# AVAILABLE DATA
··········

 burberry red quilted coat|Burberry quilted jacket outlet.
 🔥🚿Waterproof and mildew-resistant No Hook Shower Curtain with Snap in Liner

··········

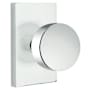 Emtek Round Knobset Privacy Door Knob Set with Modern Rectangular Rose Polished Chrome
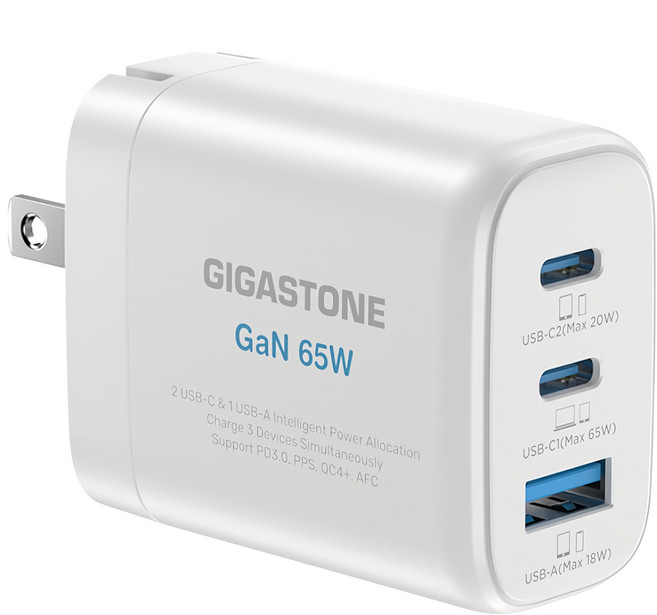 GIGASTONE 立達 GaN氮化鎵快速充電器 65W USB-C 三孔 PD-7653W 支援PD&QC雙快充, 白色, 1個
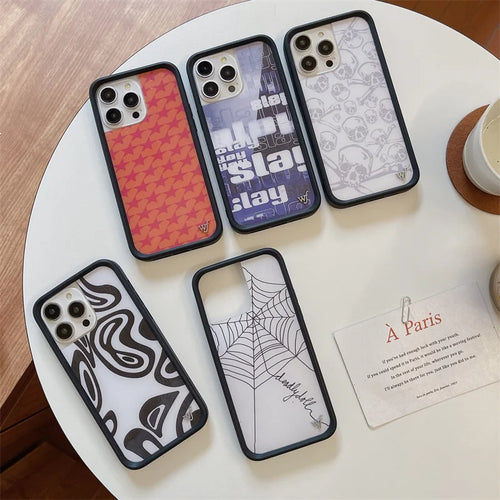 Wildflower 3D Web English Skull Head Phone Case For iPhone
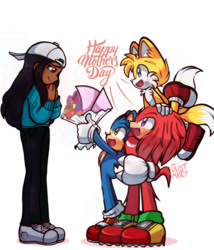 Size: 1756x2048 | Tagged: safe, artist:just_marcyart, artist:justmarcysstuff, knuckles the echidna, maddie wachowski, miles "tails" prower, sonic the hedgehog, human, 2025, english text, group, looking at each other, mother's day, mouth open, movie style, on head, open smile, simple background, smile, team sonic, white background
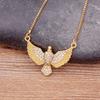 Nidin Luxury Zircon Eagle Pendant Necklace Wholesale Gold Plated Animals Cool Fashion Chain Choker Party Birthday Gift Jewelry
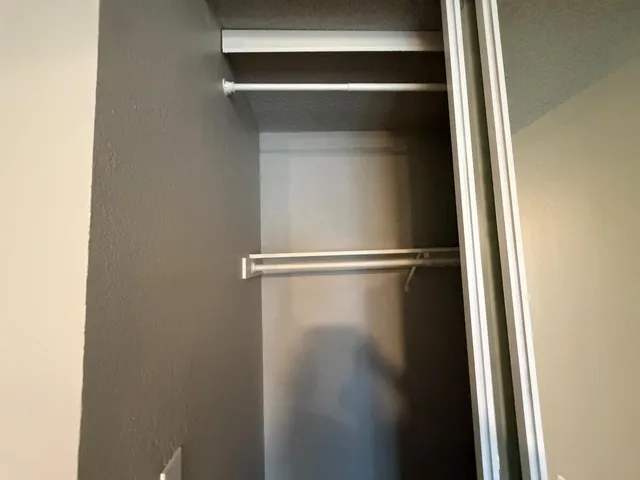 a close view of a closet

··········

Skipping every picture, transcribe exactly the lines above from the one containing "Emtek Round Knobset" through the one containing "a close view of a closet", both included.

 Emtek Round Knobset Privacy Door Knob Set with Modern Rectangular Rose Polished Chrome
 GIGASTONE 立達 GaN氮化鎵快速充電器 65W USB-C 三孔 PD-7653W 支援PD&QC雙快充, 白色, 1個
 Wildflower 3D Web English Skull Head Phone Case For iPhone
 Size: 1756x2048 | Tagged: safe, artist:just_marcyart, artist:justmarcysstuff, knuckles the echidna, maddie wachowski, miles "tails" prower, sonic the hedgehog, human, 2025, english text, group, looking at each other, mother's day, mouth open, movie style, on head, open smile, simple background, smile, team sonic, white background
 Nidin Luxury Zircon Eagle Pendant Necklace Wholesale Gold Plated Animals Cool Fashion Chain Choker Party Birthday Gift Jewelry
 a close view of a closet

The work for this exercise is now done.